Update Jan 1, 2010: See Gargouri, Y; C Hajjem, V Larivière, Y Gingras, L Carr,T Brody & S Harnad (2010) “Open Access, Whether Self-Selected or Mandated, Increases Citation Impact, Especially for Higher Quality Research”
Update Feb 8, 2010: See also "Open Access: Self-Selected, Mandated & Random; Answers & Questions"
Evans, James A. (2008) Electronic Publication and the Narrowing of Science and Scholarship Science 321(5887): 395-399 DOI:10.1126/science.1150473 Excerpt: "[Based on] a database of 34 million articles, their citations (1945 to 2005), and online availability (1998 to 2005),... as more journal issues came online, the articles [cited] tended to be more recent, fewer journals and articles were cited, and more of those citations were to fewer journals and articles... [B]rowsing of print archives may have [led] scientists and scholars to [use more] past and present scholarship. Searching online... may accelerate consensus and narrow the range of findings and ideas built upon."

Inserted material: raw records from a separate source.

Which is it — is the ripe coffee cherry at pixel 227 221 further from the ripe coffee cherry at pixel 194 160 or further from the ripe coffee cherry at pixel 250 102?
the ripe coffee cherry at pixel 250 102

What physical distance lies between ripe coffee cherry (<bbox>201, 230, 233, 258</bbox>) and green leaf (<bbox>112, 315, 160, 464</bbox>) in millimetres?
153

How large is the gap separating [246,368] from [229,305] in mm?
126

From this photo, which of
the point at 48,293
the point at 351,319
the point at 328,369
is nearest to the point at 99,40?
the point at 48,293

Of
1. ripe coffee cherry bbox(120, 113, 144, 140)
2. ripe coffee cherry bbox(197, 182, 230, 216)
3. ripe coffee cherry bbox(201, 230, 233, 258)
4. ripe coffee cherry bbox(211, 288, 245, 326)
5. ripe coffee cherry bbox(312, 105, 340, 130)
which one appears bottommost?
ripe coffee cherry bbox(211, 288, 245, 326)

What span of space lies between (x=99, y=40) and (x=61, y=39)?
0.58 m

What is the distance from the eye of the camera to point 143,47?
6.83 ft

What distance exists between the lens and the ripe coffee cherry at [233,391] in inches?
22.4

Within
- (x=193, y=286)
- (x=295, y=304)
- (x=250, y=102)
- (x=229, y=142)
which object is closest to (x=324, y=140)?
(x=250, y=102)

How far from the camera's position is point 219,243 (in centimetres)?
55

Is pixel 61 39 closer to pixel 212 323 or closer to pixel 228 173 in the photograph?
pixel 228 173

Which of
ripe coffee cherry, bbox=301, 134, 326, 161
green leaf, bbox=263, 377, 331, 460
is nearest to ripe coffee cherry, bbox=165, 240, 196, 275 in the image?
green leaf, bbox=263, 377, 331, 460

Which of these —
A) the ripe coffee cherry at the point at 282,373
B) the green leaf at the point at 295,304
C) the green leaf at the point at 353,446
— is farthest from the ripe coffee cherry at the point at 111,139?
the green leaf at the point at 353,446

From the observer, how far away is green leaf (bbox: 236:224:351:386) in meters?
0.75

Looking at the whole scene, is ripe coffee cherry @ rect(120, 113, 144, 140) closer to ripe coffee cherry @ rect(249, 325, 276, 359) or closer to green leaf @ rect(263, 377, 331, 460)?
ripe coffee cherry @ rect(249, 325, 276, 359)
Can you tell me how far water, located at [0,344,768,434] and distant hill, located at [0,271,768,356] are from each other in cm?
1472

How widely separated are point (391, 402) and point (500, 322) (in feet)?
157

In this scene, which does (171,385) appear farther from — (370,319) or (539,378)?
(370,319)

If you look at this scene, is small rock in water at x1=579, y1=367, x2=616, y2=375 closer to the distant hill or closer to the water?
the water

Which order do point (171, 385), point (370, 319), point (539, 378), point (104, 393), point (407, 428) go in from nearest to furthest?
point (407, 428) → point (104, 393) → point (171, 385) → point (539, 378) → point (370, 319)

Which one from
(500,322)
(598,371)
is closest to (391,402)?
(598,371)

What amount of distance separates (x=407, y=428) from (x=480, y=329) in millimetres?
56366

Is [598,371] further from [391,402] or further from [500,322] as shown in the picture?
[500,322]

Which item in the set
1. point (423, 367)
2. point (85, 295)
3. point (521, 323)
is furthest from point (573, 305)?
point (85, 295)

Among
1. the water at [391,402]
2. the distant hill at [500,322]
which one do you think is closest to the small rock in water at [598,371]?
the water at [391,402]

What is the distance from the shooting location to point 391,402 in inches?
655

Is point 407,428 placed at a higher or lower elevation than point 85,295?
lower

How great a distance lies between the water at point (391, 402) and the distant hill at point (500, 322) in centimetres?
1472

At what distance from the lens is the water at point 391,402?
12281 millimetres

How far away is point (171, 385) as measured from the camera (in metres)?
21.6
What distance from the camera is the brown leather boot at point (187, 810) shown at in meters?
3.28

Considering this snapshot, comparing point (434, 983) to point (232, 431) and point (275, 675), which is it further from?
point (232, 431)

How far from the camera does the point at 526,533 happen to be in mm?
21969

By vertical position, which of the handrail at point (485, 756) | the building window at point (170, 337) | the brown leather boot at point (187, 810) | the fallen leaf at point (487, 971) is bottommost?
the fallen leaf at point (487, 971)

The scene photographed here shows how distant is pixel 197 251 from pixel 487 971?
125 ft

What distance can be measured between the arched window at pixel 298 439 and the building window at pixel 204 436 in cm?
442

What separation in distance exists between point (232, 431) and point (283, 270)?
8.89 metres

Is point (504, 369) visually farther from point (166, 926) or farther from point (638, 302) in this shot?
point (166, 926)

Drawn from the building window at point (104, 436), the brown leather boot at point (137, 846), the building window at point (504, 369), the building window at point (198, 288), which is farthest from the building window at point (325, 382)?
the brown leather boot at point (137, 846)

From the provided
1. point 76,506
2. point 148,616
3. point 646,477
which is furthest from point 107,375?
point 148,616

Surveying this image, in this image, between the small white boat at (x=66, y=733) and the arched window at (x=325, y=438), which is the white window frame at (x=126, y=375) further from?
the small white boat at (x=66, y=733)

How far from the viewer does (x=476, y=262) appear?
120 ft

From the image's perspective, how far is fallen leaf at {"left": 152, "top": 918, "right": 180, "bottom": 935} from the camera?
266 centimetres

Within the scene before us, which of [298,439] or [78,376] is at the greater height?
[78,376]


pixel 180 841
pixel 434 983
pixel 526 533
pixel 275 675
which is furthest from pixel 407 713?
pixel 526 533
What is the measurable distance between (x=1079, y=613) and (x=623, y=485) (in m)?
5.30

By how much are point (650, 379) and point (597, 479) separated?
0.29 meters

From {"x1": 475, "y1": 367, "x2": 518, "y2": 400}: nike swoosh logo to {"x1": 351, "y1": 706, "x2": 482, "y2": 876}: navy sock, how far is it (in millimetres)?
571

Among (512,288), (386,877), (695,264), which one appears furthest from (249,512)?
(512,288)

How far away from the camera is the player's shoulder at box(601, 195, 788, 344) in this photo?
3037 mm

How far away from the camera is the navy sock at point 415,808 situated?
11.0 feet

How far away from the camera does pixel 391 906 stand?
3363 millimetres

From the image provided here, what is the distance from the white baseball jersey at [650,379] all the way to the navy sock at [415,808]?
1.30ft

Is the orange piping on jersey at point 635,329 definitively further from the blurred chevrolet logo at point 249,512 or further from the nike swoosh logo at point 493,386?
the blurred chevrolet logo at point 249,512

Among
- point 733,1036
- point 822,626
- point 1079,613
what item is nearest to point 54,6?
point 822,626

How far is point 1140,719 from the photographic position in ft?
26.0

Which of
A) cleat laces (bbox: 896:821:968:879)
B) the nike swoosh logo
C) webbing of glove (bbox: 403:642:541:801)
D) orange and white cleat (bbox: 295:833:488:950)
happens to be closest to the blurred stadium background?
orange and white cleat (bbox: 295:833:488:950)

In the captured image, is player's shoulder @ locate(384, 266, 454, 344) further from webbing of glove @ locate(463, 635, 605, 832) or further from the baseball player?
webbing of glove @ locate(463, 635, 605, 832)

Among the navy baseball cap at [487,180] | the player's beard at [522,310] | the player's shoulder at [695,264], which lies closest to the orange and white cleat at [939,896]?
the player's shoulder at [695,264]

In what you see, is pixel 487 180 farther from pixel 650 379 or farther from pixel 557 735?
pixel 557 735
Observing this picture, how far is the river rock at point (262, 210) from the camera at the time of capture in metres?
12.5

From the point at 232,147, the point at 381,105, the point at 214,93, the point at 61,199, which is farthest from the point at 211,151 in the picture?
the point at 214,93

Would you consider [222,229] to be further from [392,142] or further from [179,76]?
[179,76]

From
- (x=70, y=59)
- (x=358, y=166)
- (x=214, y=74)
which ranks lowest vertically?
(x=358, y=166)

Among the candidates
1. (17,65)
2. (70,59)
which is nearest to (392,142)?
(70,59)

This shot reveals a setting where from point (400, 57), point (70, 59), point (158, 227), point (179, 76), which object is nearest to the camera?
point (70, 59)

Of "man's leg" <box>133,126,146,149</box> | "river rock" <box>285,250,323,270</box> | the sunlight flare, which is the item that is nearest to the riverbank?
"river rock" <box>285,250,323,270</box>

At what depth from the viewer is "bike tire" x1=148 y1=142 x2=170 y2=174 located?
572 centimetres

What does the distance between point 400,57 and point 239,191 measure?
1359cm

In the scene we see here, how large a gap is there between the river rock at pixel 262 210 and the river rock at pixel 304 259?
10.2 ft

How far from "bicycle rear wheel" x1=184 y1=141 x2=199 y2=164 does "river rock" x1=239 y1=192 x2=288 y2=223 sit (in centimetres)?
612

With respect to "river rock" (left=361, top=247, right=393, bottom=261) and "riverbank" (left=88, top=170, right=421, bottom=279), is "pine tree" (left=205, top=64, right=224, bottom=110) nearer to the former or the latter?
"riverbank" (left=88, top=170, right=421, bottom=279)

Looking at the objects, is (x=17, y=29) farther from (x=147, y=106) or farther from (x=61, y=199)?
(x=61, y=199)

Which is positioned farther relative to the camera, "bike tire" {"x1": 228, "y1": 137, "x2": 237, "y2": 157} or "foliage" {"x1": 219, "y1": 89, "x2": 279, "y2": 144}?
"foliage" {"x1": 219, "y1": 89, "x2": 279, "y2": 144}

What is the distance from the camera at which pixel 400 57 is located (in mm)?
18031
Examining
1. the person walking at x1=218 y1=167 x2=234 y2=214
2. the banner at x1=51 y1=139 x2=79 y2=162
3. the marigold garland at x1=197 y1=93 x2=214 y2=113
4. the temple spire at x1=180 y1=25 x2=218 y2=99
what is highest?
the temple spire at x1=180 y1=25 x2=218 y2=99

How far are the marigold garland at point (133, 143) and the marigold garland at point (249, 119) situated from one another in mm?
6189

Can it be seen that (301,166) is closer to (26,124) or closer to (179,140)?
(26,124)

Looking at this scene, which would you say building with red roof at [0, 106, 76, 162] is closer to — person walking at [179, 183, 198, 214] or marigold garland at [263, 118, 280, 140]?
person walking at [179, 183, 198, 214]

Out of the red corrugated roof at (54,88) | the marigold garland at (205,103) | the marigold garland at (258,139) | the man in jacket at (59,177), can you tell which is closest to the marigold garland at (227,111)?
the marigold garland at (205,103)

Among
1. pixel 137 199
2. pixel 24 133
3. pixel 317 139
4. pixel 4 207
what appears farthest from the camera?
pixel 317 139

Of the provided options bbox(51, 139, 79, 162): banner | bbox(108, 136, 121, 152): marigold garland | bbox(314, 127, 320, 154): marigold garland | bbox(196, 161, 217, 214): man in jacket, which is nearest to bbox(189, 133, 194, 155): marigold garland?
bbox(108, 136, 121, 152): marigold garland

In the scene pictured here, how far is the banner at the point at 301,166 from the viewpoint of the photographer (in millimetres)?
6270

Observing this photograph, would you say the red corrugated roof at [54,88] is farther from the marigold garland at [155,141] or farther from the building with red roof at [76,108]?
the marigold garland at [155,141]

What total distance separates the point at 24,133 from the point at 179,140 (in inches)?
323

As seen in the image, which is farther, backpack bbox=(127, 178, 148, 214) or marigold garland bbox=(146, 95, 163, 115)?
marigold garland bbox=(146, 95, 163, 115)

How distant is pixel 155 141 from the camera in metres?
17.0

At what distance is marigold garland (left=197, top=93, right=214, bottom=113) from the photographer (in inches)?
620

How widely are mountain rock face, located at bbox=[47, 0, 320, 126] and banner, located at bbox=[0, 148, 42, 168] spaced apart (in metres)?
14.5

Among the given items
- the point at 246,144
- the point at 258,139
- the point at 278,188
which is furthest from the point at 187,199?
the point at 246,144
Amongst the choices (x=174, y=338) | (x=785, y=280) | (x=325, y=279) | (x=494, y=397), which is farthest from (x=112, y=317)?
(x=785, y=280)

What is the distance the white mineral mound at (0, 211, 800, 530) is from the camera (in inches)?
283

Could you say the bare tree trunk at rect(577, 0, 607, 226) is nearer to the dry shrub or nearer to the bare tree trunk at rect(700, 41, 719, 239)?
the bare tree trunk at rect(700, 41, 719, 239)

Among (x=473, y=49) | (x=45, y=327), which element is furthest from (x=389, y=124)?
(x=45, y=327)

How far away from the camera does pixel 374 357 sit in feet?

Evans found that as more and more journal issues are becoming accessible online (mostly only the older back-issues for free), journals are not being cited less overall, but citations are narrowing down to fewer articles, cited more.
In one of the few fields where this can be and has been analyzed thoroughly, astrophysics, which effectively has 100% Open Access (OA) (free online access) already, Michael Kurtz too found that with free online access to everything, reference lists became (a little)
shorter, not longer, i.e., people are citing (somewhat)
fewer papers, not more, when everything is accessible to them free online.
The following seems a plausible explanation:
Before OA, researchers cited what they could afford to access, and that was not necessarily all the best work, so they could not be optimally selective for quality, importance and relevance. (Sometimes -- dare one say it? -- they may even have resorted to citing "blind," going by just the title and abstract, which they could afford, but not the full text, to which they had no subscription.)
In contrast, when everything becomes accessible, researchers can be more selective and can cite only what is most relevant, important and of high quality. (It has been true all along that about 80-90% of citations go to the top 10-20% of articles. Now that the top 10-20% (along with everything else in astrophysics), is accessible to everyone, everyone can cite it, and cull out the less relevant or important 80-90%.
This is not to say that OA does not also generate some extra citations for lesser articles too; but the OA citation advantage is bigger, the better the article -- the "
quality advantage" -- (and perhaps most articles are not that good!). Since the majority of published articles are uncited (or only self-cited), there is probably a lot published that no amount of exposure and access can render worth citing!
(I think there may also exist some studies [independent of OA] on "like citing like" -- i.e., articles tending to be cited more at their own "quality" level rather than a higher one. [Simplistically, this means within their own citation bracket, rather than a higher one.] If true, this too could probably be analyzed from an OA standpoint.)
But the trouble is that apart from astrophysics and high energy physics, no other field has anywhere near 100% OA: It's closer to 15% in other fields. So aside from a (slightly negative) global correlation (between the growth of OA and the average length of the reference list), the effect of OA cannot be very deeply analyzed in most fields yet.
In addition, insofar as OA is concerned, much of the Evans effect seems to be based on "legacy OA," in which it is the older literature that is gradually being made accessible online or freely accessible online, after a long non-online, non-free interval. Fields differ in their speed of uptake and their citation latencies. In physics, which has a rapid turnaround time, there is already a tendency to cite recent work more, and
OA is making the turnaround time even faster. In longer-latency fields, the picture may differ. For the legacy-OA effect especially, it is important to sort fields by their citation turnaround times; otherwise there can be biases (e.g. if short- or long-latency fields differ in the degree to which they do legacy OA archiving).
If I had to choose between the explanation of the Evans effect as a recency/bandwagon effect, as Evans interprets it, or as an increased overall quality/selectivity effect, I'd choose the latter (though I don't doubt there is a bandwagon effect too). And that is even without going on to point out that Tenopir & King, Gingras and others have shown that -- with or without OA -- there is still a good deal of usage and citation of the legacy literature (though it differs from field to field).
I wouldn't set much store by "
skimming serendipity" (the discovery of adjacent work while skimming through print issues), since online search and retrieval has at least as much scope for serendipity. (And one would expect more likelihood of a bandwagon effect without OA, where authors may tend to cite already cited but inaccessible references "cite unseen.")
Are online and free online access broadening or narrowing research? They are broadening it by making all of it accessible to all researchers, focusing it on the best rather than merely the accessible, and accelerating it.